__Your assignment__. Scan the lines below for the word "width". Copy each line you find it in.

┄┄┄┄┄┄┄┄┄┄

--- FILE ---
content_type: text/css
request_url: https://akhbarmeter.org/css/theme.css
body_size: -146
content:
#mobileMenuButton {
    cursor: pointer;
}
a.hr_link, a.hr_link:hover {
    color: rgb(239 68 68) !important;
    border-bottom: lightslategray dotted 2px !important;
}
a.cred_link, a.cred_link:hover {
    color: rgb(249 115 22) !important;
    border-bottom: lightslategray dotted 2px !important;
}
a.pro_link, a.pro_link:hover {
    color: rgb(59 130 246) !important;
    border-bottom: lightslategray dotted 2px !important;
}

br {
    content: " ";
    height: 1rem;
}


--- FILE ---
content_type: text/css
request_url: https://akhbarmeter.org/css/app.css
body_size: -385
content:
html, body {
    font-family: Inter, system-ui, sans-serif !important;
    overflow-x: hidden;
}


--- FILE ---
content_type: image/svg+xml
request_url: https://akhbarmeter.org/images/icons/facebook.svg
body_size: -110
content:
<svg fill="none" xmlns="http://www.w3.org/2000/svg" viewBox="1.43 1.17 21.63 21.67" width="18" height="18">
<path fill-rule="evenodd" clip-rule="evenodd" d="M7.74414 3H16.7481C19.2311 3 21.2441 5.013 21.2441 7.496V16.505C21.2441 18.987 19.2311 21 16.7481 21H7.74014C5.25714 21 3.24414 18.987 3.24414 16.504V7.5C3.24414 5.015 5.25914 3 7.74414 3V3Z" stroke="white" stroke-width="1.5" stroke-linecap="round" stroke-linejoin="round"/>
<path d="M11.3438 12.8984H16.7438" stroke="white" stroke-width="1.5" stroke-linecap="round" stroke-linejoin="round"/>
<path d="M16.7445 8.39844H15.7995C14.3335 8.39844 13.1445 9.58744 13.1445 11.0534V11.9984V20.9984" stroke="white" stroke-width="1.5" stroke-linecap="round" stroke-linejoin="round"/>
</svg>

┄┄┄┄┄┄┄┄┄┄

__Your solution__.
<svg fill="none" xmlns="http://www.w3.org/2000/svg" viewBox="1.43 1.17 21.63 21.67" width="18" height="18">
<path fill-rule="evenodd" clip-rule="evenodd" d="M7.74414 3H16.7481C19.2311 3 21.2441 5.013 21.2441 7.496V16.505C21.2441 18.987 19.2311 21 16.7481 21H7.74014C5.25714 21 3.24414 18.987 3.24414 16.504V7.5C3.24414 5.015 5.25914 3 7.74414 3V3Z" stroke="white" stroke-width="1.5" stroke-linecap="round" stroke-linejoin="round"/>
<path d="M11.3438 12.8984H16.7438" stroke="white" stroke-width="1.5" stroke-linecap="round" stroke-linejoin="round"/>
<path d="M16.7445 8.39844H15.7995C14.3335 8.39844 13.1445 9.58744 13.1445 11.0534V11.9984V20.9984" stroke="white" stroke-width="1.5" stroke-linecap="round" stroke-linejoin="round"/>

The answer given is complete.